El Ministerio de Justicia y Trabajo de Córdoba difundió datos que reflejan un escenario complejo en el mercado laboral provincial, con un promedio de 17 despidos acordados por día y un crecimiento en suspensiones y procedimientos preventivos de crisis. En ese contexto, economistas advierten que la presión impositiva es uno de los factores que inciden en la falta de generación de empleo.
Según explicó el economista Jorge Colina, del Instituto para el Desarrollo Social Argentino (IDESA), en dialogo con Punto a Punto Radio, la principal preocupación no radica únicamente en los despidos, sino en la falta de nuevas empresas que absorban esa mano de obra. “Lo que sí es para preocuparse es que no hay creación de nuevas empresas que hagan la reconversión y tomen a esta gente que queda sin trabajo”, señaló.
En ese sentido, el especialista indicó que el actual contexto económico combina factores coyunturales y estructurales. Por un lado, mencionó la política antiinflacionaria, que eleva las tasas de interés y reduce el financiamiento para las empresas. Por otro, apuntó directamente a la carga impositiva: “Ingresos Brutos y las tasas municipales crecen de manera alocada y eso está matando a las industrias manufactureras”.
Colina explicó que este esquema genera un fuerte impacto en la competitividad, especialmente en sectores con cadenas de valor más largas. “Entre Ingresos Brutos y tasas municipales se sobrecarga el precio en un 12% o 15%, lo que te deja fuera de competencia frente a un producto importado”, afirmó. Y agregó: “El artículo importado paga mucho menos, mientras que el productor local acumula impuestos en cada etapa”.
Córdoba: se registran 17 despidos acordados por día y crecen los conflictos laborales
Además, remarcó que el problema se ha profundizado en los últimos años por la superposición de tributos entre jurisdicciones. “A un productor industrial cordobés no le cobran solo en Córdoba, le cobran las 24 provincias, con retenciones y pagos a cuenta que muchas veces no recupera”, sostuvo.
Finalmente, Colina advirtió que este escenario desalienta la inversión productiva y empuja a algunas empresas a cambiar su modelo de negocio. “El empresario tiene dos opciones: producir o importar. Si producir implica una carga impositiva mucho mayor, termina optando por importar”, concluyó.

▸ **DATOS RECOPILADOS**:
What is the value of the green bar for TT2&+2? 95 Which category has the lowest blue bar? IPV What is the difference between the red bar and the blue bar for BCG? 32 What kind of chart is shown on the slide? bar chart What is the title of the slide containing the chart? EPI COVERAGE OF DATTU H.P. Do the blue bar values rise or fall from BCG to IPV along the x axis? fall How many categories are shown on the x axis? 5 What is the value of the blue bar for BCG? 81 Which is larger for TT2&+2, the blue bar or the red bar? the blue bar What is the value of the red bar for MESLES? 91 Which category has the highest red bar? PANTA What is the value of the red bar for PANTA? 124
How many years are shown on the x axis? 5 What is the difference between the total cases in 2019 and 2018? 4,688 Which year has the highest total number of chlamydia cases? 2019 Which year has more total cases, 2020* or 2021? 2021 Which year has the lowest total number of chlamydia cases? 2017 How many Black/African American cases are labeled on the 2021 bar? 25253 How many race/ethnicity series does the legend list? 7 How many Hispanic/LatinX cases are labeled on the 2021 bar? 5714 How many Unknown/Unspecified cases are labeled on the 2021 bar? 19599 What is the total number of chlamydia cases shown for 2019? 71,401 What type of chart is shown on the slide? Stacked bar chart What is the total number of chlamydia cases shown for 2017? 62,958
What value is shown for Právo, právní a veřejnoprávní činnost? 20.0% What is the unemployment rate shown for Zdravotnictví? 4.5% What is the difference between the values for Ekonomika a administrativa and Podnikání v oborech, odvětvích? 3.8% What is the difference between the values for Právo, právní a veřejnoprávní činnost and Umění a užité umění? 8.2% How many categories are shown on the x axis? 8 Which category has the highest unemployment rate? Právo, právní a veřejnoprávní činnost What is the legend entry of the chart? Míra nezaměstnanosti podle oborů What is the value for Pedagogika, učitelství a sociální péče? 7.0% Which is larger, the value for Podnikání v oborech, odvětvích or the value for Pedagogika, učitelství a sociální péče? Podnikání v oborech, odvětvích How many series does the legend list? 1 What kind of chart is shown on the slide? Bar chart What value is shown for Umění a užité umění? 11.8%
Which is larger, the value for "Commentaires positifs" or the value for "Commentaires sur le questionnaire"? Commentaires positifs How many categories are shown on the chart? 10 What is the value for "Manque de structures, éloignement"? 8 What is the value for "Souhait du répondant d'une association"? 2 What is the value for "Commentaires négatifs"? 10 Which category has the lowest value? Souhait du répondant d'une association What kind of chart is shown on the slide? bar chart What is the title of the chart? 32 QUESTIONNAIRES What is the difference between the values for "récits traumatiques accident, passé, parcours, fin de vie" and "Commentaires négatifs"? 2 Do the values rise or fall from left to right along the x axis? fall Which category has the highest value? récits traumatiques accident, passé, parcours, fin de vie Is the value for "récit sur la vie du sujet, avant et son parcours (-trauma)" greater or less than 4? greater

▸ **INTÉNTALO**: Traduce al inglés esta oración del texto sobre el empleo en Córdoba: «Por un lado, mencionó la política antiinflacionaria, que eleva las tasas de interés y reduce el financiamiento para las empresas.» El listado no interviene en nada de lo que aquí se pide.

▸ **TU SOLUCIÓN**: On the one hand, he mentioned the anti-inflation policy, which raises interest rates and reduces financing for companies.